It’s painfully obvious to me that people, at one time, got to live in a world where the simple act of turning on the radio, or going to any movie theater, yielded a far greater likelihood of experiencing something good than the people of today experience doing the same stuff.
Money. That’ll do it.
Whether it’s,
A) some particular thing (Auto-Tune, comic book movies) showing corporate executives an opportunity for massive profits, thusly causing said corporations to exploit that thing ad nauseam to the great detriment of prioritizing new/innovative/challenging ideas, or
B) a new/innovative/challenging idea that was funded ultimately yielding significant financial losses for a corporation, thusly causing corporations (the gatekeepers of the masses’ exposure to exciting popular art) to cease any further funding of new/innovative/challenging ideas and thusly reinforcing the purely-commercial motivations described in point A).

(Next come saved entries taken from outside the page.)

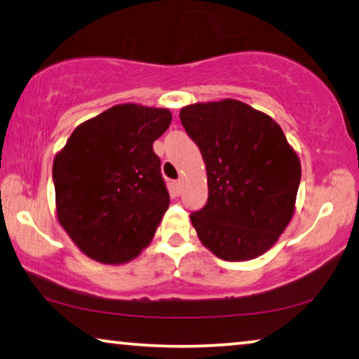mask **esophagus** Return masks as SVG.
<instances>
[{"label":"esophagus","mask_w":359,"mask_h":359,"mask_svg":"<svg viewBox=\"0 0 359 359\" xmlns=\"http://www.w3.org/2000/svg\"><path fill=\"white\" fill-rule=\"evenodd\" d=\"M182 184H184V182H182L180 179H179V180H175L174 184H172V187H174V193H175V194H180V191H182Z\"/></svg>","instance_id":"obj_1"}]
</instances>
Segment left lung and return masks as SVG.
I'll return each instance as SVG.
<instances>
[{"mask_svg":"<svg viewBox=\"0 0 359 359\" xmlns=\"http://www.w3.org/2000/svg\"><path fill=\"white\" fill-rule=\"evenodd\" d=\"M179 117L208 172V203L190 215L199 241L224 261L259 257L293 218L296 151L276 120L238 100L196 102Z\"/></svg>","mask_w":359,"mask_h":359,"instance_id":"1","label":"left lung"}]
</instances>
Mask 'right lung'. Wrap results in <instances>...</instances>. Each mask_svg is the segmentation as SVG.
Returning a JSON list of instances; mask_svg holds the SVG:
<instances>
[{
  "mask_svg": "<svg viewBox=\"0 0 359 359\" xmlns=\"http://www.w3.org/2000/svg\"><path fill=\"white\" fill-rule=\"evenodd\" d=\"M168 109L118 104L83 121L53 160L58 222L88 258L120 264L150 244L169 208L154 142Z\"/></svg>",
  "mask_w": 359,
  "mask_h": 359,
  "instance_id": "right-lung-1",
  "label": "right lung"
}]
</instances>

I’m fully aware that, in terms of popular music, there were inherent flaws in the system as far as artists were concerned in the past, and that, while streaming provides paltry remuneration for artists today, we are witnessing what may be a very positive change in how artists may gain exposure and commercial viability.
Nonetheless, a gross saturation of incredibly derivative and formulaic work is what defines mainstream popular music and film today, and I think it is obvious that this is of greater dominance in aggregate than ever before.
None of this means that there aren’t awesome artists out there representing the antithesis of everything stated above, merely that “rising to the top” seems to be harder than ever before.